Der geplante Schotterabbau beschäftigt Gemeinderat und Bevölkerung bereits seit geraumer Zeit. Das betreffende Projekt befindet sich derzeit in der Projektierungsphase.
Geplant ist der Schotterabbau auf 4,7 Hektar am Ausläufer des Hausruckwaldes im Bereich Roßwald/Oberentern. Über eine Projektlaufzeit von rund 25 Jahren sollen dort etwa 900.000 Kubikmeter Schotter abgebaut werden. Laut den Projektbeteiligten ist aufgrund der Größe des Vorhabens keine Umweltverträglichkeitsprüfung erforderlich. Der Antrag soll in den kommenden Wochen eingereicht werden.
Kritik an zusätzlichem Schwerverkehr
Der Gemeinderat rechnet mit mindestens 36 zusätzlichen Lkw-Fahrten pro Tag. Diese kämen zum Verkehr der bereits bestehenden Schottergrube in dem Gebiet hinzu. Dadurch würden Lärm, Staub und Erschütterungen zunehmen, befürchten die Gemeindevertreter.
Die Zu- und Abfahrt zum geplanten Abbaugebiet führt zwischen Wohnhäusern hindurch und durch kleinere Ortschaften. Die betroffenen Straßen seien aus Sicht des Gemeinderates nicht für einen derart intensiven Schwerverkehr ausgelegt. Befürchtet werden auch Schäden an Gemeindestraßen und Brücken sowie eine mögliche Wertminderung von Häusern und Grundstücken entlang der Transportstrecke.
Sorgen um Natur und Grundwasser
Auch die Auswirkungen auf Natur, Klima und Wasserhaushalt werden in der Resolution angesprochen. Für den geplanten Abbau müsste ein Waldgebiet gerodet werden. Der Gemeinderat erwartet dadurch Auswirkungen auf den Naturhaushalt und das lokale Kleinklima. Auch ein Lebensraum für zahlreiche Tier- und Pflanzenarten wäre betroffen.

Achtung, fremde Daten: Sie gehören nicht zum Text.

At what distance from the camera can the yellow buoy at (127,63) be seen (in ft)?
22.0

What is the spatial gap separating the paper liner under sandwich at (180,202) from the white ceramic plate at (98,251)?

Zudem befürchtet die Gemeinde Eingriffe in den Wasserhaushalt. Diese könnten langfristige Folgen für den Grundwasserspiegel und die Trinkwasserversorgung der Region haben.
Gemeinde nimmt Stellung
Die Gemeinde argumentiert außerdem, dass die Versorgung der Region mit Kies, Sand und Beton durch die bestehende Schottergrube bereits ausreichend gesichert sei. Eine weitere Grube sei angesichts der bestehenden Belastungen für die Bevölkerung nicht zumutbar.
Formell hat die Gemeinde im Verfahren keine Entscheidungsbefugnis. Dennoch sieht sich der Gemeinderat als Vertretung der Bevölkerung dazu verpflichtet, Stellung zu nehmen. Die Resolution wurde unter anderem an das Land Oberösterreich, die zuständigen Behörden und den Vorhabenträger übermittelt.